User:OrenBochman/I18n

From Meta, a Wikimedia project coordination wiki

I18n[edit]

A Lead paragraph motivation, outline and basis in policy. Remember:

  • what is internatzation
  • where is the code
  • [1]


2 concepts of language:

  • user's $wgLang
  • content - $wgContLang

will be removed due to removal of globalization

Language::factory('en')

languages/ folder

langiages/


General use (for developers)[edit]

Language objects[edit]

There are two ways to get a language object. You can use the globals $wgLang and $wgContLang for user interface and content language respectively. For an arbitrary language you can construct an object by using Language::factory( 'en' ), by replacing en with the code of the language. The list of codes is in languages/Names.php.

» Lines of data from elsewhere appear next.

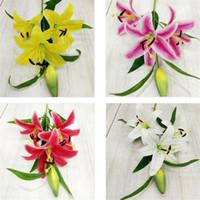 fausses fleurs de lys rose achat en gros de-Faux lis (4 têtes / pièce) impression 3D artificielle lis lis blanc / rose / jaune / violet pour mariage centres décoratifs fleurs décoratives artificielles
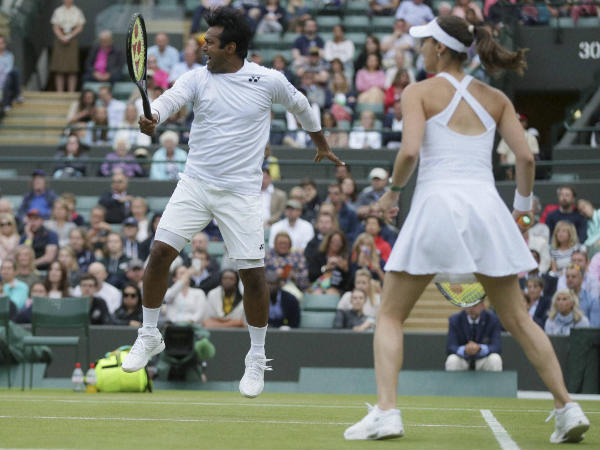 Leander Paes (left) and Martina Hingis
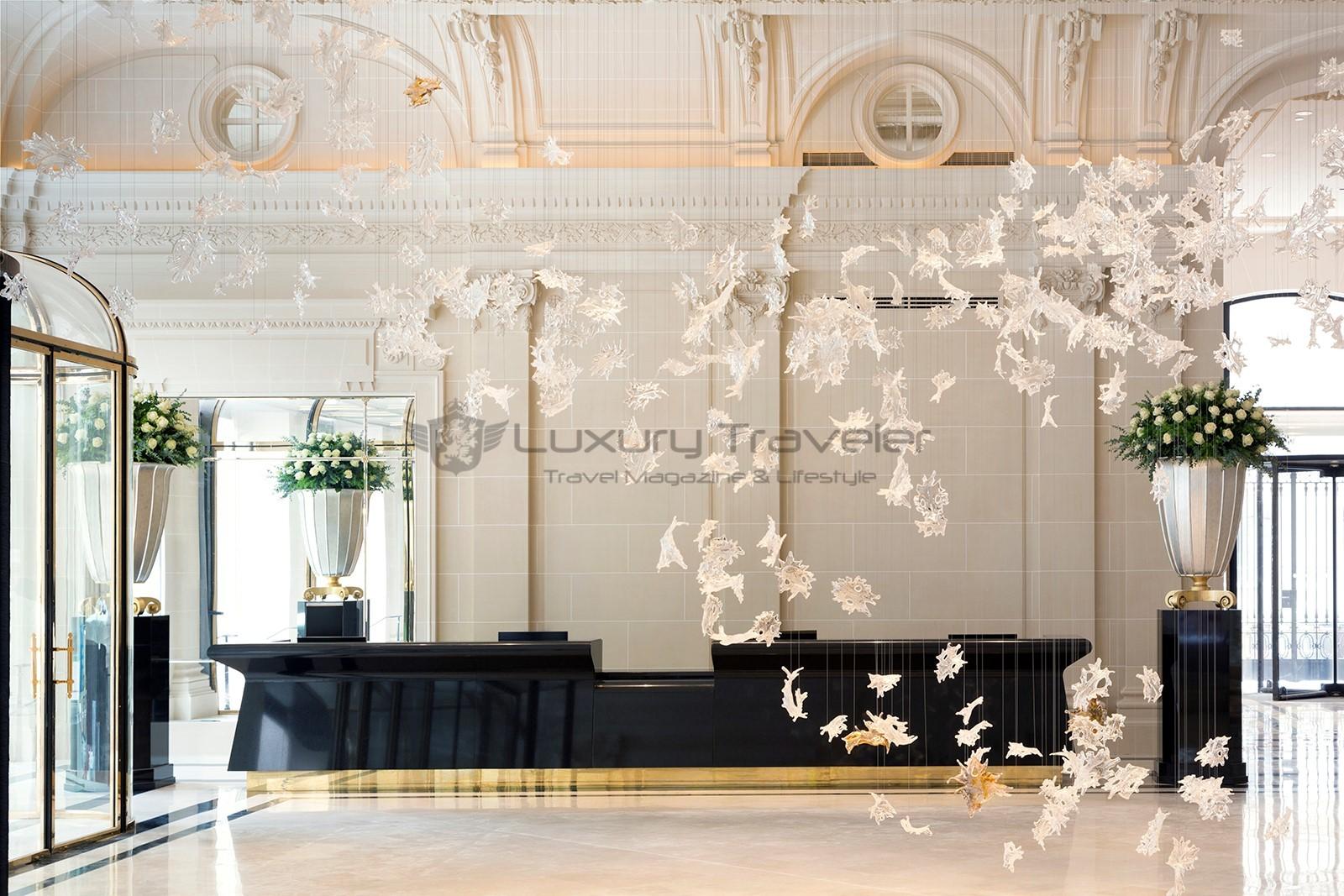 The-Peninsula-Paris-Hotel-Reception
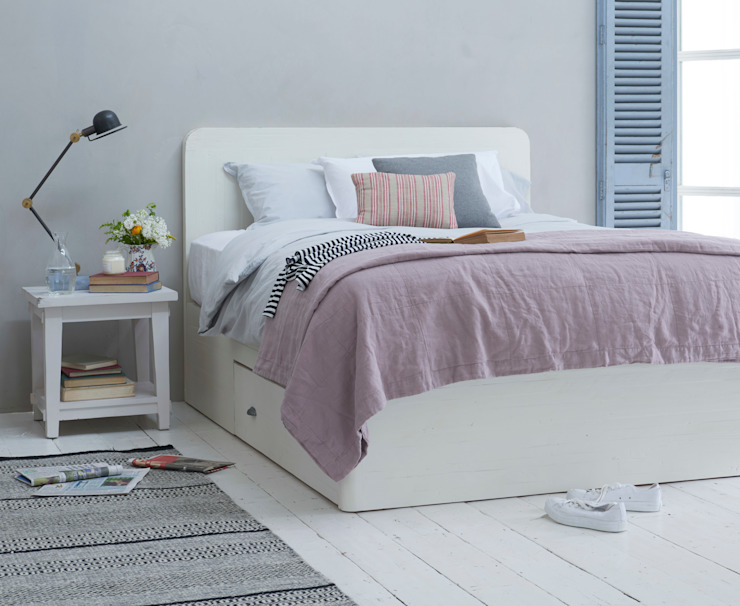 Woody bed in vintage white de Loaf Escandinavo Madera Acabado en madera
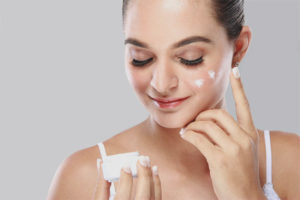 Peculiarities of skin care after peeling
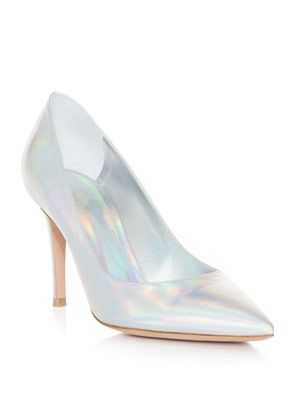Hologram point-toe shoes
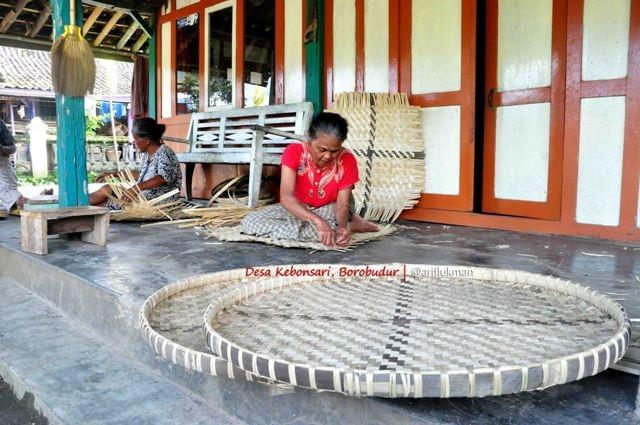 Menilik Kampung Pengrajin Bambu di Kebonsari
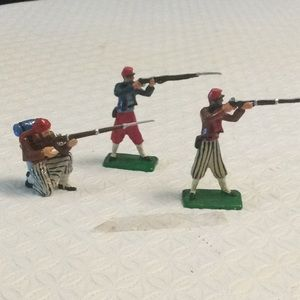 Set of x3 Zouave Union soldiers.  Hand painted.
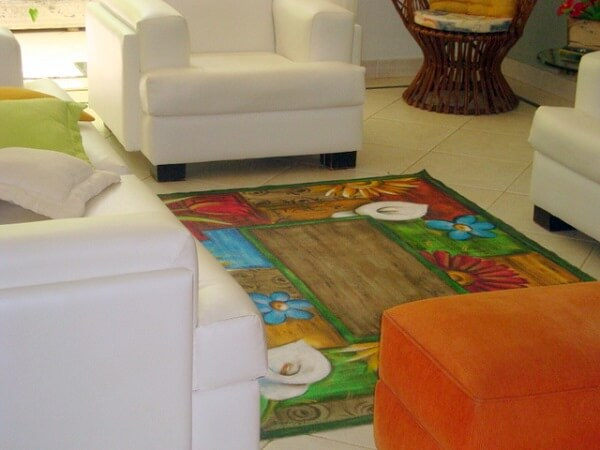 Tapete emborrachado para sala de estar pintado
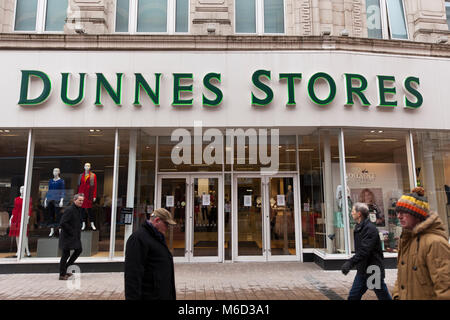 Belfast City Centre, Northern Ireland. 2nd March 2018.  Due to the Ongoing weather situation All Dunnes Stores in - Stock Photo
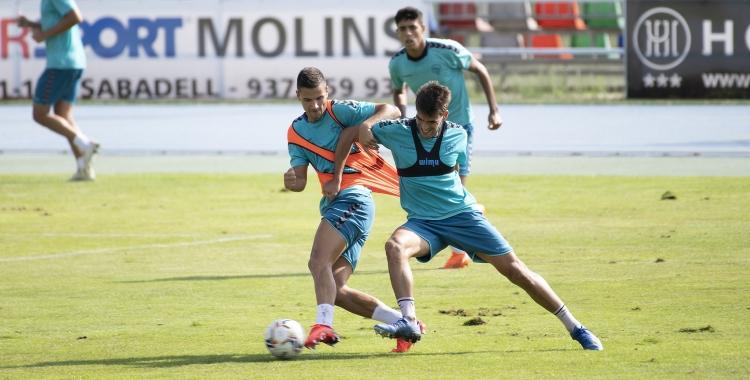 Guruzeta i Undabarrena lluitant per una pilota a l'entrenament d'avui a Sant Oleguer   Roger Benet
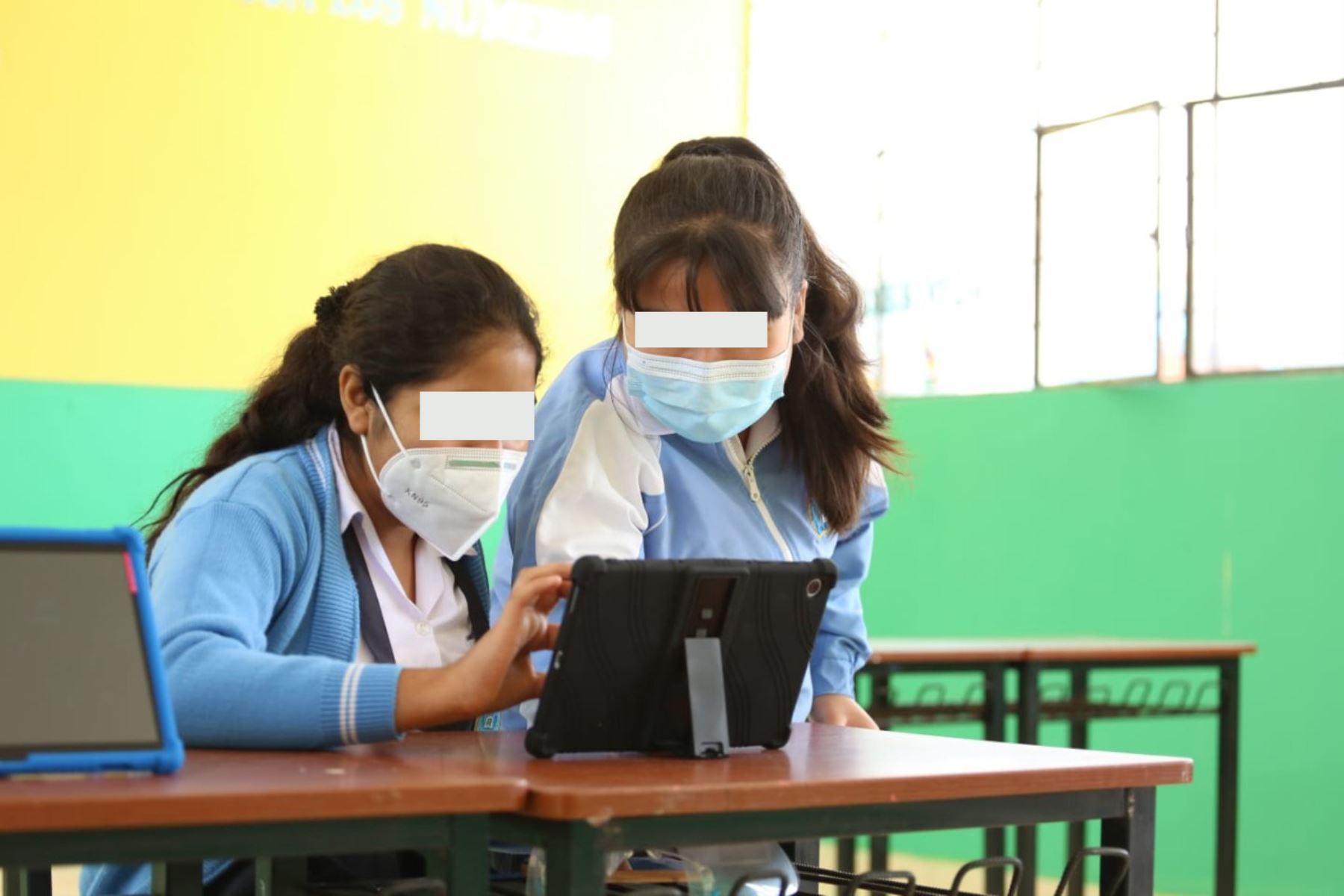 Ministerio de Educación verifica en Piura que las tabletas electrónicas eran usadas con fines distintos a los pedagógicos. Foto: ANDINA/difusión.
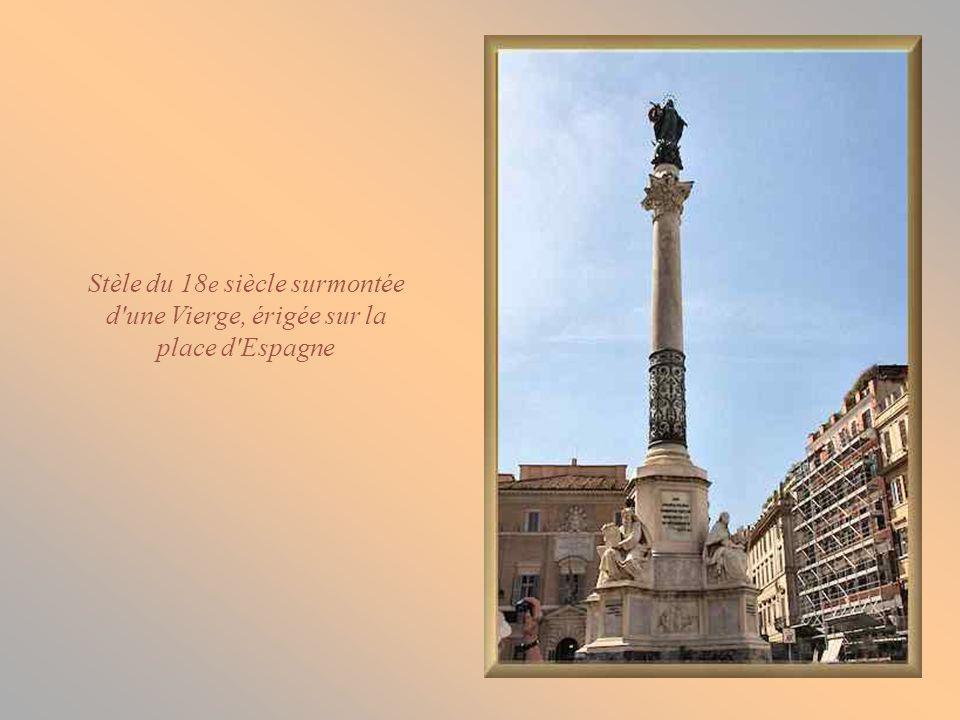 Stèle du 18e siècle surmontée d une Vierge, érigée sur la place d Espagne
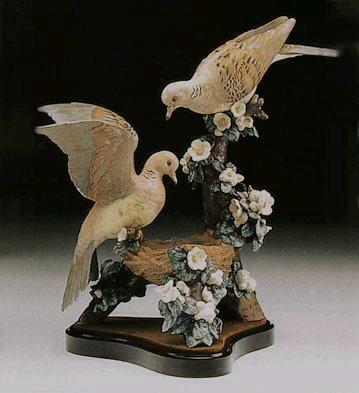 Turtle-dove Nest Lladro Figurine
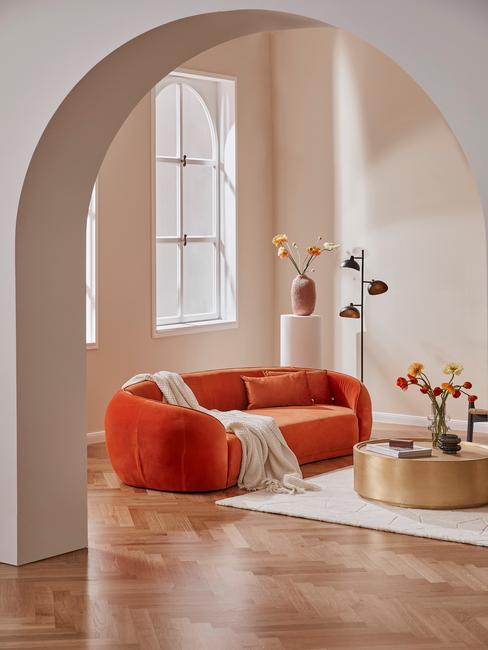 Oranje velvet bank in grote woonkamer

Language objects are needed for doing language specific functions, most often to do number, time and date formatting, but also to construct lists and other things. There are multiple layers of caching and merging with fallback languages, but the details are irrelevant in normal use.

Using messages[edit]

MediaWiki uses a central repository of messages which are referenced by keys in the code. This is different from, for example, Gettext, which just extracts the translatable strings from the source files. The key-based system makes some things easier, like refining the original texts and tracking changes to messages. The drawback is of course that the list of used messages and the list of source texts for those keys can get out of sync. In practice this isn't a big problem, sometimes extra messages which are not used anymore still stay up for translation.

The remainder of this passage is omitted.